After the first pass cleaning the freewheel, I turned to the rear derailleur. With small squares of clean rag and a toothbrush, I cleared out the cage, jockey wheels, and the body. The crankset was next, and here, too, the strips of hem are useful for cleaning between the three rings as well as the spindle between the bottom bracket shell and crank arms. I then wiped off the front derailleur, and scrubbed it with a toothbrush dunked into hot sudsy water.
The chain came next, and for that I used a Park Tools CM-5 Chain Scrubber with a WD-40 bath in its reservoir. (I don’t have a photo of that part of the cleaning job because it’s messy and requires three hands.) WD-40 has become my drivetrain cleaner of choice after trying a variety of other cleaners, from orange degreaser to proprietary cleansers. It’s relatively inexpensive when bought in bulk, and it’s handy for plenty of other uses. It’s simply the best I’ve found.
I shifted the gears onto the middle ring and middle cog, and ran the chain backwards through the chain cleaner for 50 cycles. Why 50 cycles? It’s easy to remember. After 50 runs, the chain was clean, but if it had still been dirty, I’d have poured the filthy WD-40 into the storage container, poured clean WD-40 into the chain scrubber’s reservoir, and run the chain through for another 50 cycles. That’s usually enough to take care of the dirtiest chain.
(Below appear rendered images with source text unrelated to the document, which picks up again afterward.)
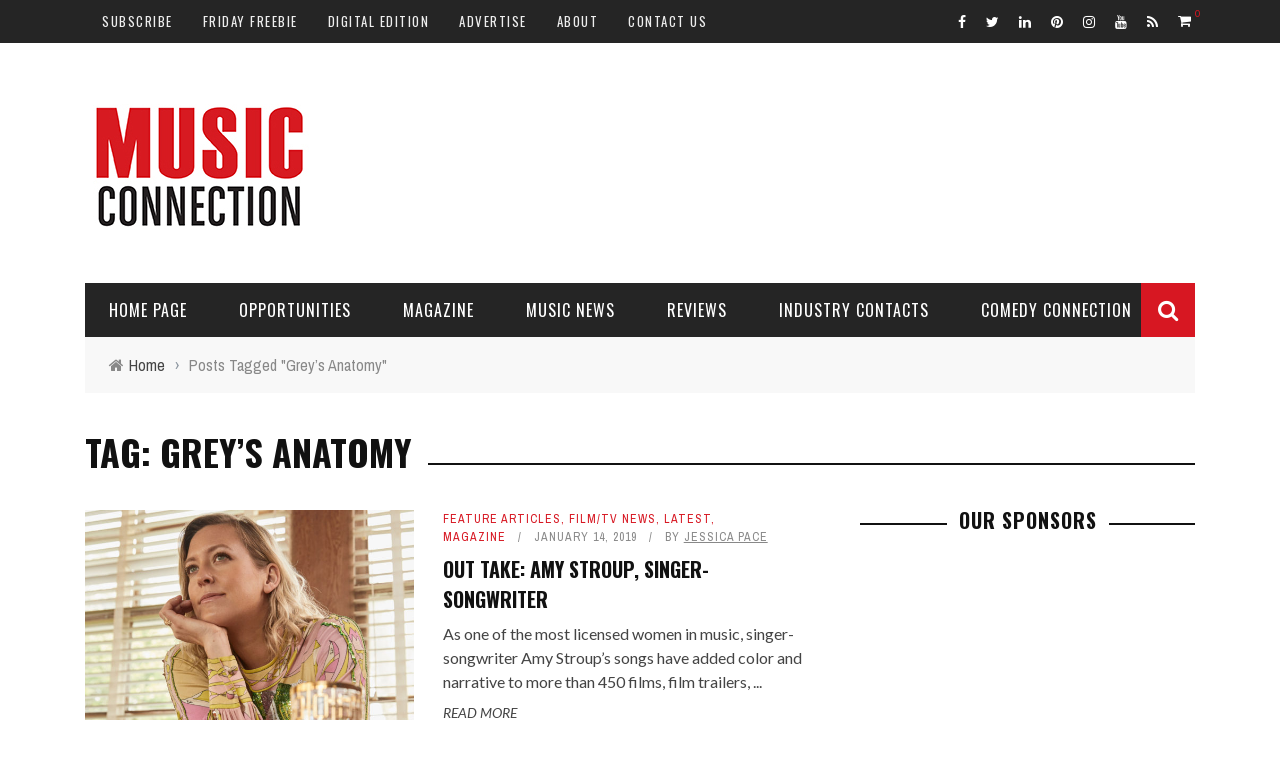

--- FILE ---
content_type: text/html; charset=utf-8
request_url: https://www.google.com/recaptcha/api2/aframe
body_size: 249
content:
<!DOCTYPE HTML><html><head><meta http-equiv="content-type" content="text/html; charset=UTF-8"></head><body><script nonce="bz4UjqNVlpPueYqdqIeLEw">/** Anti-fraud and anti-abuse applications only. See google.com/recaptcha */ try{var clients={'sodar':'https://pagead2.googlesyndication.com/pagead/sodar?'};window.addEventListener("message",function(a){try{if(a.source===window.parent){var b=JSON.parse(a.data);var c=clients[b['id']];if(c){var d=document.createElement('img');d.src=c+b['params']+'&rc='+(localStorage.getItem("rc::a")?sessionStorage.getItem("rc::b"):"");window.document.body.appendChild(d);sessionStorage.setItem("rc::e",parseInt(sessionStorage.getItem("rc::e")||0)+1);localStorage.setItem("rc::h",'1768631368245');}}}catch(b){}});window.parent.postMessage("_grecaptcha_ready", "*");}catch(b){}</script></body></html>

--- FILE ---
content_type: application/javascript; charset=utf-8
request_url: https://fundingchoicesmessages.google.com/f/AGSKWxXjIkPm1lgw3tvF7eXCHD1OVfs1q7a0Aq6jzeZ9bjxNyIqEP8W_p01kDUaXY_ywAVvwiAw230C_eViD6YUgWXf9X_K34jSv7-rREhVYA68laQk78Xp8wxO0c4Iagu2Qc8dhIV3pk7mUx8wQ91Bqe_jRsG7AvlM3u0lZLkFnaK_3YrPWgZRWJPykQHmH/_?ads=-adserver-/puff_ad?/ads-nodep./adv/sprintf-
body_size: -1289
content:
window['19007bc4-84de-45a3-97b0-cc01bf28ad9c'] = true;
With the chain now clean, I ran a clean rag over and between the freewheel gears again, made a final check of the rear and front derailleurs as well as the crankset. With the drivetrain clean, I could turn my attention to the rest of the bike. The wind helped dry the drivetrain as I used sudsy water to clean the bike from top to bottom. I use rags, toothbrushes, and a large scrubbing brush depending on the area I’m cleaning. I try not to allow water to drool down into hidden areas within the bike or cables.
Cleaning the bike affords a good opportunity for inspecting it. Rusty cables, frayed cable ends, cracked cable sheaths, chips in the paint, and other problems can be noted and repaired. Brake pads are cleaned by rubbing a cloth over the business side after opening the cable quick release. I eyeballed the pads for wear, but they were fine and didn’t need replacing. The wheel rims and tires were the last parts I cleaned, but only after inspecting the tires for cuts, cracks, and wear. While scrubbing, I also looked to see if the wheels were true—spin them while watching the rim pass between the brake pads, and if true, the rims won’t wobble side to side or hop up and down. I also checked that the hubs were sound by grasping the rims and pulling side-to-side. If the cones were loose or bearings breaking down, I’d have felt the wheel shift, but neither did.
Once the bike was completely cleaned, I wiped it down with a clean, dry rag and stood back to see if I’d missed anything. Didn’t look like it. The drivetrain wasn’t pristine but it was free of gunge, and thanks to the stiff breeze, it was also dry and ready to be lubed.
I put a single drop on each side of each chain link’s pair of rollers. Then I put single drops of oil into each derailleur hinge point, finishing up with a lube of the hinges on the linear brake arms, as well as a bit of lube into the freewheel—this requires the bike be laid over on its left side so the oil can penetrate into the freewheel. After spinning the crank and running the drivetrain through all the gears, I worked the brakes a few times to make sure lube had penetrated the hinge points. FInally, I checked all bolts and fasteners, and then admired my handiwork. Sierra was ready for her next ride, and I was pleased she looked so good after 8,000 miles of hard use in all weathers.